We studied more than 1400 adults who had grown up in the city of Delhi, India, at a time of rapid nutritional transition. Even at the age of 30 years, 15.2 percent had impaired glucose tolerance or diabetes, and 4.4 percent had diabetes. Mean 120-minute plasma glucose concentrations after a standard glucose challenge rose by 17 mg per deciliter (0.96 mmol per liter) between the ages of 26 and 32 years, indicating a sharp deterioration in glucose homeostasis at a relatively young age in adult life. The growth of children in whom impaired glucose tolerance or diabetes later developed was characterized by a low body-mass index between birth and two years of age, a young age at adiposity rebound (as defined by the age after infancy at which the body-mass index starts to rise), and a sustained accelerated gain in body-mass index until adulthood.
The study subjects came from a population of neonates representing all live births within a defined area. Since only 18.7 percent of the original cohort participated in the present study, the subjects may well be unrepresentative of the cohort as a whole. However, the differences in their mean size at birth and in childhood, though statistically significant, were trivial. Our analysis was based on internal comparisons within the study sample and would be biased only if the association between early growth and current glucose or insulin status differed between those who were included in the current study and those who were not. Some of these young adults with diabetes may not have had type 2 diabetes; however, since only one required insulin, the number with type 1 diabetes is likely to be small.
Our study had several strengths. It was population-based; gestational age was assessed prospectively; trained personnel collected anthropometric data at frequent intervals; and the relatively young age of subjects ensured minimal modification as a result of complications of disease or medications. The cohort is unique, in that it represents an urban population of people who grew up during a period of rapid nutritional transition in a developing country and who are now having a rapid loss of glucose homeostasis relatively young in adult life.

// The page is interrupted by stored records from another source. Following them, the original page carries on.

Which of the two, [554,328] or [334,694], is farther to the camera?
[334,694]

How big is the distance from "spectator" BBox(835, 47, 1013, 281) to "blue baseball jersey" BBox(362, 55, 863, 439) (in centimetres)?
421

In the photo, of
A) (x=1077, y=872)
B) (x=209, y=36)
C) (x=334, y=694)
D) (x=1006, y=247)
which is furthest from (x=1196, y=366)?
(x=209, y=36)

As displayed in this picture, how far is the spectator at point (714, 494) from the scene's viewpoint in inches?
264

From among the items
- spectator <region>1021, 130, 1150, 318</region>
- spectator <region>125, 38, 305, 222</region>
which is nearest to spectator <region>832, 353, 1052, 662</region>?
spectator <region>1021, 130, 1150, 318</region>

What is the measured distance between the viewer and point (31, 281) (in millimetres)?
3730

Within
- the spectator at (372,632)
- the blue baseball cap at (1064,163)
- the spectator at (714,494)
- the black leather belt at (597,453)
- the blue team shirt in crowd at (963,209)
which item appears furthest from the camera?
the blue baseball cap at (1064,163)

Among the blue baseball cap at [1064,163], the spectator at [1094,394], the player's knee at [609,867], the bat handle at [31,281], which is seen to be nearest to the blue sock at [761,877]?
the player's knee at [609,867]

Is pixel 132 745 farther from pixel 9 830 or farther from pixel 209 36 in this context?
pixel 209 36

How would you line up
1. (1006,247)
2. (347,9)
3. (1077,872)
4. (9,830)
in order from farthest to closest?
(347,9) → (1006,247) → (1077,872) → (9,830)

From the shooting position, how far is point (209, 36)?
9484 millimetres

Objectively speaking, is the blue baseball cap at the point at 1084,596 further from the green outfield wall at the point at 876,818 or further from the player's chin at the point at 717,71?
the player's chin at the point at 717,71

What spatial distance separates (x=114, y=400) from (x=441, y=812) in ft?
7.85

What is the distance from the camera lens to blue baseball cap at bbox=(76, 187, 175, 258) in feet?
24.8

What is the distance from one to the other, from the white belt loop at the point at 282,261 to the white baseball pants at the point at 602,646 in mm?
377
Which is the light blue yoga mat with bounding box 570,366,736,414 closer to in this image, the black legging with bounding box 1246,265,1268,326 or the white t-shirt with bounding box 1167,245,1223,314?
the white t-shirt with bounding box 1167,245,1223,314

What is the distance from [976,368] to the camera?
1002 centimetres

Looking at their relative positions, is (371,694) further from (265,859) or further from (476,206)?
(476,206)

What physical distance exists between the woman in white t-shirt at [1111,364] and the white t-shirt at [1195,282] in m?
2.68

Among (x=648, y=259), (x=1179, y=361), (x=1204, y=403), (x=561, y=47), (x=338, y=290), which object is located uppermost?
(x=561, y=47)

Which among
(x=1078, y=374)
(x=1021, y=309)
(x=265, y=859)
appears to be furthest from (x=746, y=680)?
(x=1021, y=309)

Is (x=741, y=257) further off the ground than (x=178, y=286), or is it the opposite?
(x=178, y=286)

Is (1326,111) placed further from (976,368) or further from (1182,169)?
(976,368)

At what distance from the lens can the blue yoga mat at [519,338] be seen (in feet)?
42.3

The mean insulin concentrations in our cohort would be considered high in whites with similar values for body-mass index in Western countries, but such values have been well described in South Asians.18,19
As in earlier reports,4,8,20
we also found that a small size at birth, defined by a low birth weight or ponderal index, was associated with increased plasma glucose and insulin concentrations and insulin resistance during adulthood. It was not, however, associated with the occurrence of impaired glucose tolerance or diabetes in our study. Given the association between birth weight and both fasting and 120-minute glucose concentrations, the lack of a significant association with disease may be due to a loss of sensitivity resulting in the change from a continuous to a dichotomous variable. Consistent with studies in Hertfordshire, United Kingdom,4
and Helsinki, Finland,21
we found that low weight and thinness at one to two years of age were associated with impaired glucose tolerance and diabetes in adulthood. Children who are thin at two years of age tend to have been thin at birth, though postnatal influences such as infection and feeding practices also contribute.
The children in whom impaired glucose tolerance or diabetes later developed were not over-weight or obese in childhood. They remained below the cohort average for body-mass index until the age of 10 years. At the age of 12 years, only 3.3 percent were overweight according to the current definitions, and none were obese. Instead, they were characterized by their high rate of gain in body mass after the age of two years. We propose that an upward trajectory of body-mass index, starting in early childhood, underlies the current epidemic of diabetes in India.
Our findings are remarkably similar to those in the only Western population with comparable data.21
Among 8760 boys and girls who grew up in Helsinki, Finland, during the Second World War, childhood obesity was uncommon, affecting only 0.4 percent at the age of 12 years, according to International Obesity Task Force definitions.17
The 290 children in that study in whom type 2 diabetes developed in adult life had below-average body size at birth and low weight at one year of age. Thereafter, they had an early adiposity rebound and an accelerated gain in weight and body-mass index, but not height. Their mean body-mass index did not exceed the average for the cohort until around five years of age. Early adiposity rebound was associated with low weight and body-mass index at one year of age. The prevalence of type 2 diabetes fell progressively from 8.6 percent in people whose adiposity rebound occurred before the age of five years to 1.8 percent in those in whom it occurred after seven years.
In conclusion, the young adults in our study who had impaired glucose tolerance or diabetes were, as a group, overweight. They were not, however, overweight as young children but, rather, became overweight as a result of an accelerated gain in body mass starting in early childhood, having been thin in infancy. The ability of children to have an accelerated increase in body mass may be a recent phenomenon in India, a consequence of nutritional transition. Our data do not allow us to distinguish between the events that lead to increasing body-mass index and the expression of the diabetic phenotype. However, assuming that the change in body-mass index is causal rather than the result of a simple association, we speculate that the primary prevention of the epidemic of diabetes in India may require measures to prevent children from crossing into higher categories of body-mass index after the age of two years. Individual children will need to have serial measurements of body-mass index for such a growth trajectory to be identified.